EXTRAIT À LIRE:
====================

Depuis le temps que cette note était annoncée, la voici enfin... Il faut dire que j'ai eu du mal à joindre Antoine Jacques, auteur de l'article ainsi commenté. Mes activités, assez denses ces derniers temps, m'ont en outre largement mobilisé... Mais voici donc...
Il y a désormais trois mois était publié au sein de la revue "Esprit" un article intitulé "HEC, la réussite insouciante". L'auteur, Antoine Jacques –lui même diplômé de l'institution– y stigmatise l'opposition entre un discours maison vantant la diversité du recrutement et l'excellence de son enseignement et une pédagogie formant des étudiants standardisés, efficaces mais aussi superficiels... Vous trouverez un lien en bas de note. En attendant, interview de l'auteur.
Pour résumer, votre article reproche à HEC un enseignement nivelant les différences et modelant chaque élève en fonction d'une pensée unique relativement peu glorieuse...
Je tente de mettre en évidence un effet normatif de l'école qui, malgré son discours général, inculque à ses étudiants une manière d'être et une manière de travailler bien particulière. Rien n'est vraiment conscient dans ce processus mais si HEC existe, c'est avant tout pour répondre aux besoins de la sphère économique en personnalités capables de s'adapter rapidement aux structures entrepreneuriales et de s'approprier n'importe quel type d'objectif comme naturel et valable. Et notamment de rapidement faire partie des dirigeants de leur sphère et permettre à leur société de gagner un maximum d'argent. Mais ils ne se poseront guère de questions quant au fondement de ces objectifs.
Des managers capables de rapidement s'adapter à leur environnement et d'agir sans états d'âme...

====================

DONNÉES BRUTES:
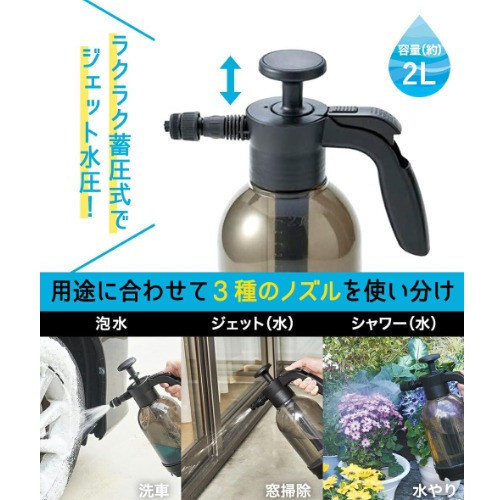 Cogit 氣壓式噴射泡沫清洗器 2L Cogit, 氣壓噴射瓶, 蓄壓噴霧器, 洗車工具, 泡沫清洗器, 家用清潔, 紗窗清潔, 戶外清潔工具, 日本清潔用品, 手動噴霧瓶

====================

CONSIGNE 1: Les affirmations suivantes concordent-elles avec l'extrait sur HEC ? Répondez par oui ou par non à chacune en citant mot pour mot le passage décisif de l'extrait : (a) l'article d'Antoine Jacques a paru dans la revue « Esprit » ; (b) Antoine Jacques n'a pas obtenu de diplôme d'HEC ; (c) d'après Antoine Jacques, l'effet normatif de l'école est pleinement conscient.
CONSIGNE 2: Reprenez l'extrait sur HEC juste après sa dernière phrase et poursuivez-le.

ZONE DE RÉPONSE 1:
(a) Oui : « Il y a désormais trois mois était publié au sein de la revue "Esprit" un article intitulé "HEC, la réussite insouciante" ».
(b) Non : « lui même diplômé de l'institution ».
(c) Non : « Rien n'est vraiment conscient dans ce processus ».

ZONE DE RÉPONSE 2:
Il n'est pas consciemment question d'agir sans état d'âme, mais les états d'âmes n'étant pas au coeur des objectifs d'une entreprise, ils disparaissent rapidement face aux préoccupations quotidiennes.
Mais comment HEC enseigne-t-il ce genre de comportement ?
La forme de l'enseignement joue beaucoup. Lorsque j'étudiais à Jouy-en-Josas, il était ainsi possible de réussir ses examens sans forcément bien connaître ses cours, simplement en en maîtrisant les principaux enjeux et surtout, en sachant mettre les formes et s'exprimer à l'écrit comme à l'oral, dans un langage clair et efficace.
De la même manière qu'un manager creusera suffisamment son domaine d'activité pour réussir –sans aller toutefois au fond des choses–, le jeune HEC prendra juste ce qui lui faudra pour être efficace à court terme et atteindre ses objectifs.
Vous dénoncez aussi une certaine vie associative...
Ce qui est étonnant, c'est que rien n'est jamais grave à HEC. Notamment en matière associative, que l'on parle de sport, de loisirs ou d'humanitaire... Les enjeux ne sont pourtant pas comparables. J'ai en mémoire le retentissant échec d'une association humanitaire habituée à se rendre chaque année au Népal. Il fut une année où les étudiants sont partis sans avoir du tout préparé le voyage. Conséquence logique, un grand bazar et un vrai rejet de la part des Népalais.
Voilà le risque de vivre dans un univers protégé et confortable.
Attention, je ne suis pas en train d'accuser les diplômés d'écoles de commerce d'être des monstres d'insensibilité ne s'intéressant à aucune cause. Ils sont même souvent nombreux à s'engager dans ce genre d'association. Ce que je reproche, c'est la superficialité de leur engagement et le fait de s'intéresser avant tout à l'efficacité de leur action et à leur propre position dans leur structure.
Le diplômé HEC n'est donc qu'un ambitieux ?
C 'est plus subtil. Son objectif consistera tout d'abord faire réussir son entreprise tout en réussissant lui-même, pour toujours être dans le cercle des gagnants.
Des objectifs a priori compréhensibles... Pourquoi cette manière de faire vous choque-t-elle ?
Ce sentiment m'est venu alors que j'étais encore étudiant à HEC. Jusqu'à mon entrée dans cette institution, je m'étais toujours senti concerné par les grands enjeux sociaux et d'actualité. Une fois pris dans les cours, les loisirs, l'émulation et l'ambition, j'ai inconsciemment perdu une part de ma sensibilité aux problématiques sociales.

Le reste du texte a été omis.